However, annotating only the biological mechanism of an interaction does not necessarily properly describe its impact on the target entity. Therefore, when the biological mechanism results in a modification (or state-change) of the target (e.g. a phosphorylation event), it is recommended to annotate as precisely as possible how it modifies the target (e.g. with both residue type and position) so as to capture information about the state of the target entity that results from the causal regulation (see also Rule 4.3). If available, not only the end state of the target entity should be captured, but also its affected activity, as described above.

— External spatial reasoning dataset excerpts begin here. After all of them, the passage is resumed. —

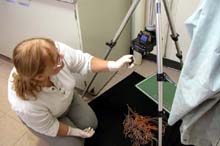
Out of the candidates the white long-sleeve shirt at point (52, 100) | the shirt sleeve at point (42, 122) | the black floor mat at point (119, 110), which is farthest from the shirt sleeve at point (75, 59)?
the black floor mat at point (119, 110)

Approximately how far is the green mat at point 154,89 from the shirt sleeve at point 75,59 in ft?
1.90

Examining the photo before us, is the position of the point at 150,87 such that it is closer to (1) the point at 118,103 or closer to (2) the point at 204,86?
(1) the point at 118,103

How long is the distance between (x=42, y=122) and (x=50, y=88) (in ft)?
0.52

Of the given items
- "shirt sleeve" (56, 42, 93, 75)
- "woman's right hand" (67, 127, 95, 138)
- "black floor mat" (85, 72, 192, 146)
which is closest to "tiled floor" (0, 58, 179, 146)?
"black floor mat" (85, 72, 192, 146)

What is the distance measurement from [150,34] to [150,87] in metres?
0.64

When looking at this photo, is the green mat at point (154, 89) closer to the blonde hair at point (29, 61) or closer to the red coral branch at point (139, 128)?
the red coral branch at point (139, 128)

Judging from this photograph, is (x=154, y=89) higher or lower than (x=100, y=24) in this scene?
lower

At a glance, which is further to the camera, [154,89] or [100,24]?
[154,89]

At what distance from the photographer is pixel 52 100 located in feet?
3.59

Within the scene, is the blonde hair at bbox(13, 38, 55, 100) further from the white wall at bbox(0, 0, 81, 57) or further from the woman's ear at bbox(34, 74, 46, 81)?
the white wall at bbox(0, 0, 81, 57)

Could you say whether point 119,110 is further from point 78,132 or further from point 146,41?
point 146,41

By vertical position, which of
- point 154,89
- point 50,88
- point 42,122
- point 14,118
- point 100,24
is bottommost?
point 14,118

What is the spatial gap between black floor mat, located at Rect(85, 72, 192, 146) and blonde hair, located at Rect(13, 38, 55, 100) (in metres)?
0.58

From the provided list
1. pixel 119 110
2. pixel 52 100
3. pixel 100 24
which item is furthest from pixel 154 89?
pixel 52 100
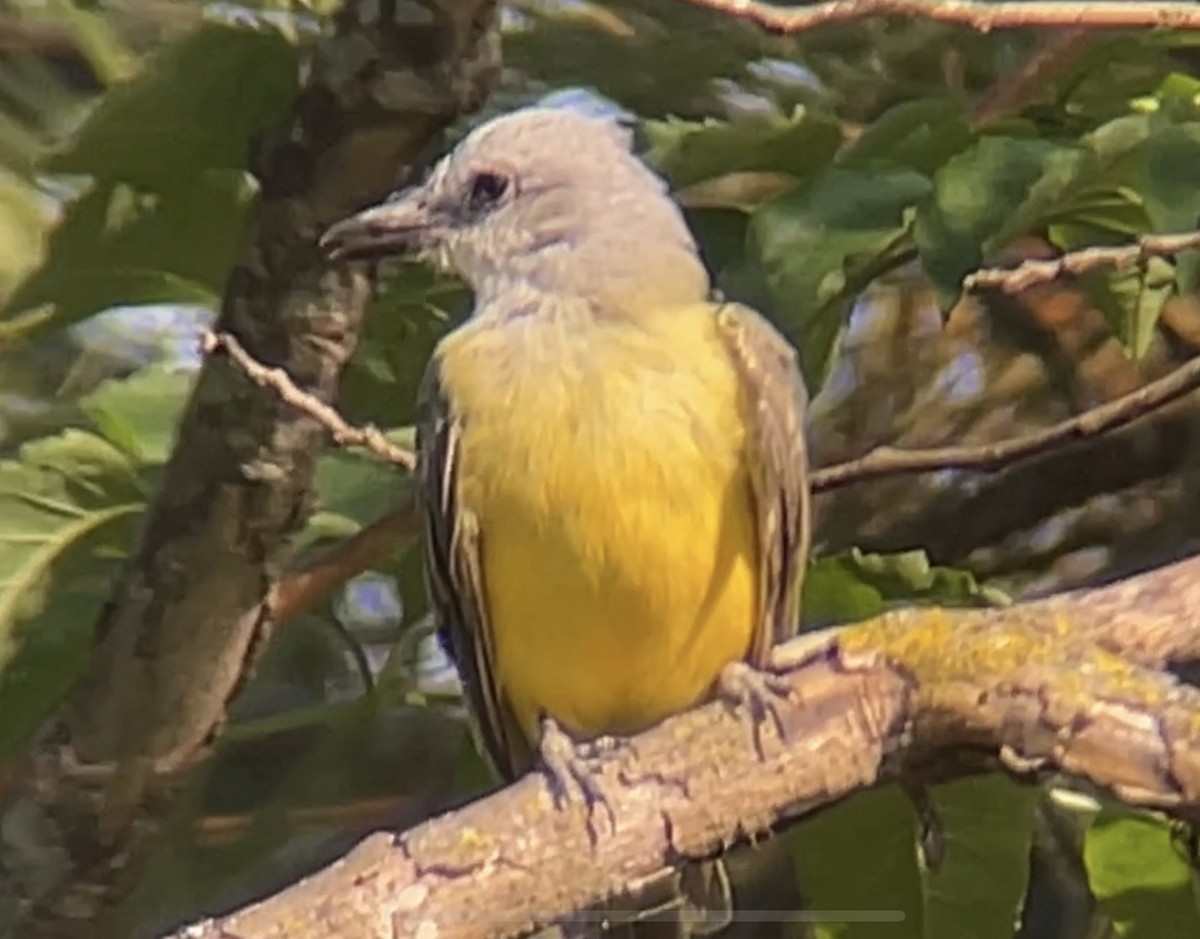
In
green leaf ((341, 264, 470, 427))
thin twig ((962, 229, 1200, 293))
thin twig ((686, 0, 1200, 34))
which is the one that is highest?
thin twig ((686, 0, 1200, 34))

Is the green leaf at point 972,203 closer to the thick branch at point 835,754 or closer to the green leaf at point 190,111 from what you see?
the thick branch at point 835,754

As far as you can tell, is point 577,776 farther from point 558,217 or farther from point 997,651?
point 558,217

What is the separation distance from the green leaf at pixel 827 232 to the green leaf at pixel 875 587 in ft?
0.71

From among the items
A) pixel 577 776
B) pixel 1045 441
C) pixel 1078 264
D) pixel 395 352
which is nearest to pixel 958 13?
pixel 1078 264

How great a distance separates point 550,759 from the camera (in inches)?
60.3

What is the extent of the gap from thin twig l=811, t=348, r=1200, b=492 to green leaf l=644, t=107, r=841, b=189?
0.24 metres


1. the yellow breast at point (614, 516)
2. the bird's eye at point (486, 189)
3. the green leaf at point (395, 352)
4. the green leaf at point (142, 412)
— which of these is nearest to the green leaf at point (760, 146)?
the yellow breast at point (614, 516)

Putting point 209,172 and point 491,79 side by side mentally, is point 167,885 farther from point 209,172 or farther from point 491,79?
point 491,79

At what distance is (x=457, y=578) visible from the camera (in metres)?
1.79

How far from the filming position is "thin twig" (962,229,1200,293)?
52.1 inches

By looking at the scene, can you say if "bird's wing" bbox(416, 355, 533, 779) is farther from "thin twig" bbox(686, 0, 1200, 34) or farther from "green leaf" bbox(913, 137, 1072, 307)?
"thin twig" bbox(686, 0, 1200, 34)

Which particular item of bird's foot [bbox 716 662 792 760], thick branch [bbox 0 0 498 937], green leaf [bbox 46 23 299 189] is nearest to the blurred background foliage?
green leaf [bbox 46 23 299 189]

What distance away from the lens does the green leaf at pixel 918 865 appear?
177cm

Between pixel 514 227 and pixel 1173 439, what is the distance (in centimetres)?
70
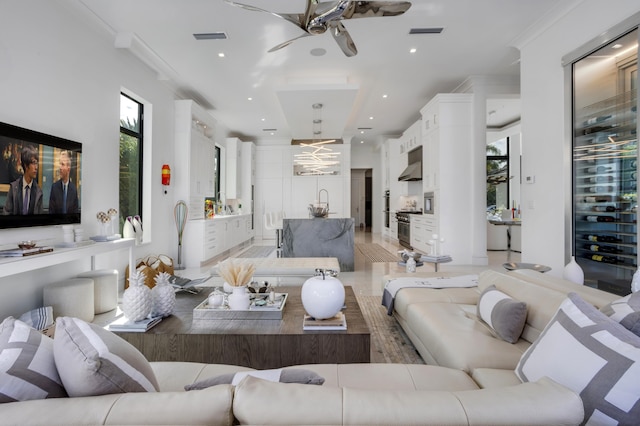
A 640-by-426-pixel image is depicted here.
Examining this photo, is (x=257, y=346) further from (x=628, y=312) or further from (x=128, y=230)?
(x=128, y=230)

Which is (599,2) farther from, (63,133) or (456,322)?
(63,133)

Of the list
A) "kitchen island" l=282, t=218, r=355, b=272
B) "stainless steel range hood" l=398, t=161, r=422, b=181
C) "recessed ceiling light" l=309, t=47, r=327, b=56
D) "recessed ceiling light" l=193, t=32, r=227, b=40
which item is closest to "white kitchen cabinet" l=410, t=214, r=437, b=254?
"stainless steel range hood" l=398, t=161, r=422, b=181

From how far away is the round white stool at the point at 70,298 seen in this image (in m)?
2.96

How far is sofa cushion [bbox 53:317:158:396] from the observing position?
0.74 m

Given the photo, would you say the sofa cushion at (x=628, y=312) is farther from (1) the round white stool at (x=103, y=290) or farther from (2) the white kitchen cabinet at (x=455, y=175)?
(2) the white kitchen cabinet at (x=455, y=175)

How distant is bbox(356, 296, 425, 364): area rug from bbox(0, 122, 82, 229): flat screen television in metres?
3.22

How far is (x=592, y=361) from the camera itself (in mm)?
912

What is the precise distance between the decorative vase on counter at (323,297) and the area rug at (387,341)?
0.72 meters

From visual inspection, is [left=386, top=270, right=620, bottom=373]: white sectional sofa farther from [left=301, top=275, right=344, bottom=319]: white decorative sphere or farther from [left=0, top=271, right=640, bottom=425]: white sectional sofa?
[left=301, top=275, right=344, bottom=319]: white decorative sphere

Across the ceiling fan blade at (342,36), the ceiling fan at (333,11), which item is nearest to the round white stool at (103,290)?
the ceiling fan at (333,11)

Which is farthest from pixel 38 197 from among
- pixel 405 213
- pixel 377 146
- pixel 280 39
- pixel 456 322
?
pixel 377 146

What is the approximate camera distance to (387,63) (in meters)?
4.93

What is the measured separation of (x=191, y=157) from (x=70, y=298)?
344 cm

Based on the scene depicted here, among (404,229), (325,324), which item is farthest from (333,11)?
(404,229)
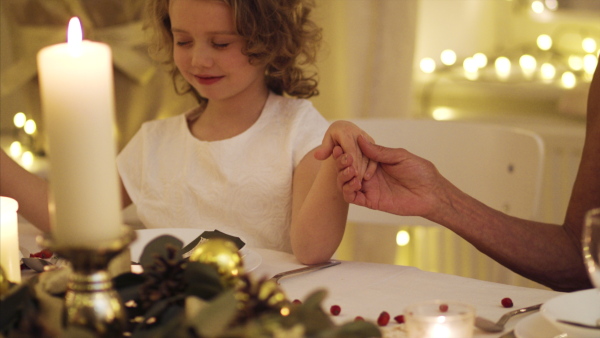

4.2 The biological type of an entity

In MI2CAST, the biological type of an entity corresponds to its biological nature, such as gene, RNA, protein and complex. The biological type of an entity is usually defined indirectly, by the identifier provided by the database that aims to list all entities of a certain type (see Supplementary File S3). In most cases, it is therefore not needed to further define the biological type. For instance, a UniProt identifier classifies an entity as a protein. In some cases, however, the biological entity involved in a causal interaction may not yet have a unique identifier assigned to it (see preferred database IDs, Rule 1). We would like to encourage users to contact the appropriate database maintainers and work with them to add that entity. A second option is to search for another database for a gene or gene product that is related to the intended entity, as this will at least allow the use of an identifier rather than make no annotation at all. For example, in the absence of a corresponding UniProt ID, an Entrez ID could be used to annotate a protein. In these cases, the correct and intended biological type of the entity must be provided. In the example, the Entrez ID would have to be accompanied by ‘has biological type: protein’ to clarify that actually the associated gene product is meant. Likewise, when a complex is not referenced in the Complex Portal database (Meldal et al., 2019), it can be specified as a general entity that has a list of components, but should then be annotated with the ‘complex’ (MI:0314) biological type. For biological type, we recommend to use the terms provided by the PSI-MI ‘interactor type’ branch (MI:0313).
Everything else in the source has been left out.